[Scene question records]
* START *
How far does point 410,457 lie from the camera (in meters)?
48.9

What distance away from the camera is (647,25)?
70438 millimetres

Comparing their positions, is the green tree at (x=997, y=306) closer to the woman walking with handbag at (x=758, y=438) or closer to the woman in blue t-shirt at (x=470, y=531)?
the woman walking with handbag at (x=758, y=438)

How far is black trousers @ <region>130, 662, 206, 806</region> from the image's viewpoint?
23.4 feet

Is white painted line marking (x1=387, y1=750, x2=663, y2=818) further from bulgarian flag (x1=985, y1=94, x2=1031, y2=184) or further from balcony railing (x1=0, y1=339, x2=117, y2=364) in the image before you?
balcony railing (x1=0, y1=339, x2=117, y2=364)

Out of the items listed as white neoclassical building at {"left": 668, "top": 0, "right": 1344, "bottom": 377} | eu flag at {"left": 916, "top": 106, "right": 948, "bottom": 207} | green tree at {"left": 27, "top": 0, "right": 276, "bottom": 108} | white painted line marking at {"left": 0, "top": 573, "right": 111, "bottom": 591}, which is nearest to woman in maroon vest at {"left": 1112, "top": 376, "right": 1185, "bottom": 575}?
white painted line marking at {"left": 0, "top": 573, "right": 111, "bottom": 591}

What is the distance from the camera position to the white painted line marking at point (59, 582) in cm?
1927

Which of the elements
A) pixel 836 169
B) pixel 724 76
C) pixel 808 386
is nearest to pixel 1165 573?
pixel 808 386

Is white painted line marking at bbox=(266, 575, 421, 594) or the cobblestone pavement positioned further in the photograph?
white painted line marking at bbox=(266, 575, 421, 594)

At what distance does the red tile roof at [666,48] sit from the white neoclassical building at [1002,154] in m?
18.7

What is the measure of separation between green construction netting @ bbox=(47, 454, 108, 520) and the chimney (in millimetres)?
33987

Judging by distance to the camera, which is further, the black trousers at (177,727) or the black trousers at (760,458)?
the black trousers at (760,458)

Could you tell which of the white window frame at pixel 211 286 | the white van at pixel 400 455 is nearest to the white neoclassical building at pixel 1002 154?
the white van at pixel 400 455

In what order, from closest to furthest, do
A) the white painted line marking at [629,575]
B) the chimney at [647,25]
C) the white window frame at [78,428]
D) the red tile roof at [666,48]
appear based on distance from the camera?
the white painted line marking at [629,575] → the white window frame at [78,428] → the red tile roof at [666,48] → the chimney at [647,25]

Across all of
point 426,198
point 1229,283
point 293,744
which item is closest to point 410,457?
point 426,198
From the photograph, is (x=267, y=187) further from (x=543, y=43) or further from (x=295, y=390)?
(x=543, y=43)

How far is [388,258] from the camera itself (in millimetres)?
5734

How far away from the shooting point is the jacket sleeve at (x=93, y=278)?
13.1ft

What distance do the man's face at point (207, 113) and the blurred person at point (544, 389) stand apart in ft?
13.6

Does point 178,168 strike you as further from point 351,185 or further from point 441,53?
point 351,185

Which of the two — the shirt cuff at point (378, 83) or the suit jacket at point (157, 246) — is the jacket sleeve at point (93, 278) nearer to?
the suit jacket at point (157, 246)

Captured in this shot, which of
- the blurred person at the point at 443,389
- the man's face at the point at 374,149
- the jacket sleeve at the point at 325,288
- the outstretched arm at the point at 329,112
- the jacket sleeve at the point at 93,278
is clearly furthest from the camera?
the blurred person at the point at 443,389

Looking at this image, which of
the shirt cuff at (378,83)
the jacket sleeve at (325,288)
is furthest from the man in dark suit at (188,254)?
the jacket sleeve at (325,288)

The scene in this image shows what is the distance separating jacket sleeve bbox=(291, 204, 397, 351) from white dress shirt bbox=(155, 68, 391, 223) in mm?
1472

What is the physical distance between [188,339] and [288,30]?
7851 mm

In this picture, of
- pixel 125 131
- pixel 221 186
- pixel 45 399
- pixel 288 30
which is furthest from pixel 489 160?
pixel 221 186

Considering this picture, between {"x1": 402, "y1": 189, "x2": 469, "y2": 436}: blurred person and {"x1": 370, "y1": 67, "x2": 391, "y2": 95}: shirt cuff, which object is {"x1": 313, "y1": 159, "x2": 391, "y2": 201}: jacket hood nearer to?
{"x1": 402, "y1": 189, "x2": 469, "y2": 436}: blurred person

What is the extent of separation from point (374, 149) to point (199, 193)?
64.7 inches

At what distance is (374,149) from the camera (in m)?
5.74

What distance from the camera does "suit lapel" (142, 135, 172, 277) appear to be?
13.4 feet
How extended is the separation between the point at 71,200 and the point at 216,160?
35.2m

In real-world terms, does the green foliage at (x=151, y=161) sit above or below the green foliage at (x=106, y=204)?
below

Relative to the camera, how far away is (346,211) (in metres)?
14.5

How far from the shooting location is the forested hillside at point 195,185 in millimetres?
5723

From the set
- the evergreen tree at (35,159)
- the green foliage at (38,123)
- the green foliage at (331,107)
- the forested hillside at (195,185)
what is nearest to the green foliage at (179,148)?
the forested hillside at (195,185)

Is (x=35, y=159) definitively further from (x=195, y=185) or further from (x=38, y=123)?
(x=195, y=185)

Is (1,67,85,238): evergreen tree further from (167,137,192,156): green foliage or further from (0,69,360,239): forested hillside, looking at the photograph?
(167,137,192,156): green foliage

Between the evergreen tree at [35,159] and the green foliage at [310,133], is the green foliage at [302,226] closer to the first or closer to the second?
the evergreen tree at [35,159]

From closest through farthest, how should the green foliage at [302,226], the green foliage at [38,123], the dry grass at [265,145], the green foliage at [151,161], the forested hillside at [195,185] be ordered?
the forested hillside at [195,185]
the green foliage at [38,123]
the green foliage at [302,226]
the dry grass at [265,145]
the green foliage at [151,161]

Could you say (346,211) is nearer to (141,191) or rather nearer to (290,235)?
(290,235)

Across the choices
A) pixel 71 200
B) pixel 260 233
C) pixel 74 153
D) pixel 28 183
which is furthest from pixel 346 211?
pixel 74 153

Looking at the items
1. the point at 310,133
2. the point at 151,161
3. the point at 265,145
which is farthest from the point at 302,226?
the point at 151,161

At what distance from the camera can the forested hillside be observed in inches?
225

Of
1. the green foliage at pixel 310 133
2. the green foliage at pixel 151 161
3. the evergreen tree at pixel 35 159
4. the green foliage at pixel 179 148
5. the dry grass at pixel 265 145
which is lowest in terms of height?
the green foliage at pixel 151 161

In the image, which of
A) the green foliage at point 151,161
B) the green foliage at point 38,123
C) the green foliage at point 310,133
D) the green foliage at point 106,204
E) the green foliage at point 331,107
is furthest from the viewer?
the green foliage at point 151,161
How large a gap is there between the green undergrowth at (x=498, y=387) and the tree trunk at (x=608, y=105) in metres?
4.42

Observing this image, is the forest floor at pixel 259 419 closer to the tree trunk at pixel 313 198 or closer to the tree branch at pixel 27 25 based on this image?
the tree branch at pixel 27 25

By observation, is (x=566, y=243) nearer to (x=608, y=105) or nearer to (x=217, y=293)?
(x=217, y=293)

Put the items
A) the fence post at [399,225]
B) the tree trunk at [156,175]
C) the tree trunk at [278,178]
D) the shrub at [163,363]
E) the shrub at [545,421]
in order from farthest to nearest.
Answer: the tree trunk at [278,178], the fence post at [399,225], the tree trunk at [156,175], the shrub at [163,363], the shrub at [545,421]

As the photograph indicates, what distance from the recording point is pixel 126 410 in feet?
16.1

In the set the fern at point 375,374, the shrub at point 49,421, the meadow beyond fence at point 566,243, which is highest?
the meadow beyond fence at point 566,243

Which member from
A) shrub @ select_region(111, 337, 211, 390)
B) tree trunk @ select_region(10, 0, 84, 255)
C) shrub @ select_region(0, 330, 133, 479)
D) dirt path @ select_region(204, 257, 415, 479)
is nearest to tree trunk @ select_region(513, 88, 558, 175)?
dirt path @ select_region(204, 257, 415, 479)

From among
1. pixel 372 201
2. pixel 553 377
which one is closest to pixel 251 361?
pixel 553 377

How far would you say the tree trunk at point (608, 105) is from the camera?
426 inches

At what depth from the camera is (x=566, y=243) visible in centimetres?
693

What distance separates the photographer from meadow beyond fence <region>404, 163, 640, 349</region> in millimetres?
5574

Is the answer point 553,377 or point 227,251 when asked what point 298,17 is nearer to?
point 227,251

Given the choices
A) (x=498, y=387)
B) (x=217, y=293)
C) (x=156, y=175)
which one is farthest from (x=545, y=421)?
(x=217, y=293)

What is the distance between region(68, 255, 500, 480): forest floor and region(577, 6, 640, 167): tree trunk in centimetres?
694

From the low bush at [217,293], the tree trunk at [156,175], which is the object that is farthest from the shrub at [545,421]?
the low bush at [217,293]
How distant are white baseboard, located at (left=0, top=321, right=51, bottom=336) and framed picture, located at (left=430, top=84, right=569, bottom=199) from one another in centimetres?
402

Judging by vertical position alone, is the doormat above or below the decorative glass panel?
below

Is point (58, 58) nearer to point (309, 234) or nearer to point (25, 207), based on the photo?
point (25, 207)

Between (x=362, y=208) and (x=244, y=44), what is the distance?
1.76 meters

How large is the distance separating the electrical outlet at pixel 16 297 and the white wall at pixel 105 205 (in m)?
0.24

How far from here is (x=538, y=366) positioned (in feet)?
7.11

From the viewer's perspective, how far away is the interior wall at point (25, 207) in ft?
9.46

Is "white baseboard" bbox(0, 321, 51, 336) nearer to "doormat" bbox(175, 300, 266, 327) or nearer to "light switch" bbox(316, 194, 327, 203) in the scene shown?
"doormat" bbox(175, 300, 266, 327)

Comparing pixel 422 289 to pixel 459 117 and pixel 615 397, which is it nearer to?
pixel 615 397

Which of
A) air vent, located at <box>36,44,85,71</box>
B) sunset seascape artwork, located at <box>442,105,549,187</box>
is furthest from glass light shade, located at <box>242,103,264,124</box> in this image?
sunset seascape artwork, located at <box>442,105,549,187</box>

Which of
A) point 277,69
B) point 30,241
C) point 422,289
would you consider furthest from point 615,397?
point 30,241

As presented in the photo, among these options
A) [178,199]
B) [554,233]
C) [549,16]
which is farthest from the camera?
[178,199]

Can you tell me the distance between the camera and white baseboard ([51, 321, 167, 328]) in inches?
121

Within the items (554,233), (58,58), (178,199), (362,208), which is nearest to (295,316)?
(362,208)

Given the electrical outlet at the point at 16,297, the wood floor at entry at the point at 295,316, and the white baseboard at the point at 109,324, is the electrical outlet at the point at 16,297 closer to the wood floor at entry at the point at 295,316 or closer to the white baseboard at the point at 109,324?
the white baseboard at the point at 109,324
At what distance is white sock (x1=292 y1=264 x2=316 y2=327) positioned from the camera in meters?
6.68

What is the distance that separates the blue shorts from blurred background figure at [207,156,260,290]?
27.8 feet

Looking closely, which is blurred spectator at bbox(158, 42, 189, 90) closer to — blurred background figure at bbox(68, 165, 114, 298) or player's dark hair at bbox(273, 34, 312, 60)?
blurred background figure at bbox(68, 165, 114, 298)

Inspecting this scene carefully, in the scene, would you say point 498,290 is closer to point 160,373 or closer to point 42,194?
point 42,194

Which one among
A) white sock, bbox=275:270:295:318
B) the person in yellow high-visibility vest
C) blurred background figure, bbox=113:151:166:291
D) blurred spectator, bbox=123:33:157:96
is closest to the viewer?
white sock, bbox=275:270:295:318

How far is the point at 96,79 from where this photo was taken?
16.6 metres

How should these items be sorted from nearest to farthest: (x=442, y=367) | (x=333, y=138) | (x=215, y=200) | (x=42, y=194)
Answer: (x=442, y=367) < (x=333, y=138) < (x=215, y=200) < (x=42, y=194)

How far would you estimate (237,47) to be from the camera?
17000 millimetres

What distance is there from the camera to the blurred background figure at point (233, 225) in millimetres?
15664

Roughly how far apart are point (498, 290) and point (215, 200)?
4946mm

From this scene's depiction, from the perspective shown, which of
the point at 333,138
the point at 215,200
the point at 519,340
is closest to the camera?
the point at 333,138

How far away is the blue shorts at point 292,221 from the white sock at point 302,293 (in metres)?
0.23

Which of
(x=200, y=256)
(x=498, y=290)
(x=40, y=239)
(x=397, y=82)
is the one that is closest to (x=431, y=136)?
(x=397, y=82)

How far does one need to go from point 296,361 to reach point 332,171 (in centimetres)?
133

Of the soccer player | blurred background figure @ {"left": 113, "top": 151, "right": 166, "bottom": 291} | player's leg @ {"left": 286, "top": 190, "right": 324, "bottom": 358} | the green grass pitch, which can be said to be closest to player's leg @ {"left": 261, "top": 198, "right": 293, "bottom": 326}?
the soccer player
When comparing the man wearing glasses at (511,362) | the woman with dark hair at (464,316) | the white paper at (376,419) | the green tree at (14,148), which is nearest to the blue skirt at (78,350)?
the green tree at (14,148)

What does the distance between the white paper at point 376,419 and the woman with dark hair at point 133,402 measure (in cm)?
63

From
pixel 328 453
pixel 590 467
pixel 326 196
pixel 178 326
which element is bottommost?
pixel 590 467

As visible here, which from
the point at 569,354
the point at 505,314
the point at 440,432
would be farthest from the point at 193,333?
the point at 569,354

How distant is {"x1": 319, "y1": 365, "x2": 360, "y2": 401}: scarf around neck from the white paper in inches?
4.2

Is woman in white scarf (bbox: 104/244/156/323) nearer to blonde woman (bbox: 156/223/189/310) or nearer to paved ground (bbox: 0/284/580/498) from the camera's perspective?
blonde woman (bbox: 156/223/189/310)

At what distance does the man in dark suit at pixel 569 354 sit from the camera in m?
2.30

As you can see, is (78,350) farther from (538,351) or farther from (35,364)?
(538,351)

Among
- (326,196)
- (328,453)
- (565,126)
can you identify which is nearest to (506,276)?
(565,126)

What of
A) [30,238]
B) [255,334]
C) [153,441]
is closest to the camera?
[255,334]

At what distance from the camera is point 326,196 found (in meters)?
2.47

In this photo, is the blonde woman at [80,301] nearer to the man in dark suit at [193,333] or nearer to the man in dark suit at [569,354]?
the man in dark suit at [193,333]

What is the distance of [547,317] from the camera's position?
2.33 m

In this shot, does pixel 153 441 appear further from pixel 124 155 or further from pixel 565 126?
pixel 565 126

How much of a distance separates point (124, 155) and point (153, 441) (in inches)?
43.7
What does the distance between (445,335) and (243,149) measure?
* END *
Goal
Locate "As visible here, which from" in the material, then quote the line that contains it and all lines after it through the final one.

Answer to this exercise
As visible here, which from
the point at 569,354
the point at 505,314
the point at 440,432
would be farthest from the point at 193,333?
the point at 569,354

How distant is {"x1": 319, "y1": 365, "x2": 360, "y2": 401}: scarf around neck from the white paper in inches?
4.2

Is woman in white scarf (bbox: 104/244/156/323) nearer to blonde woman (bbox: 156/223/189/310) or nearer to paved ground (bbox: 0/284/580/498) from the camera's perspective?
blonde woman (bbox: 156/223/189/310)

At what distance does the man in dark suit at pixel 569 354 sit from the camera in m?
2.30

As you can see, is (78,350) farther from (538,351) or farther from (35,364)?
(538,351)

Among
- (326,196)
- (328,453)
- (565,126)
can you identify which is nearest to (506,276)?
(565,126)

What of
A) [30,238]
B) [255,334]
C) [153,441]
is closest to the camera?
[255,334]

At what distance from the camera is point 326,196 found (in meters)?
2.47

In this photo, is the blonde woman at [80,301] nearer to the man in dark suit at [193,333] or nearer to the man in dark suit at [569,354]?
the man in dark suit at [193,333]

What is the distance of [547,317] from the camera's position?
2.33 m

In this shot, does pixel 153 441 appear further from pixel 124 155 or further from pixel 565 126?
pixel 565 126

How much of a distance separates point (124, 155) and point (153, 441) (in inches)?
43.7
What does the distance between (445,335) and (243,149) measure?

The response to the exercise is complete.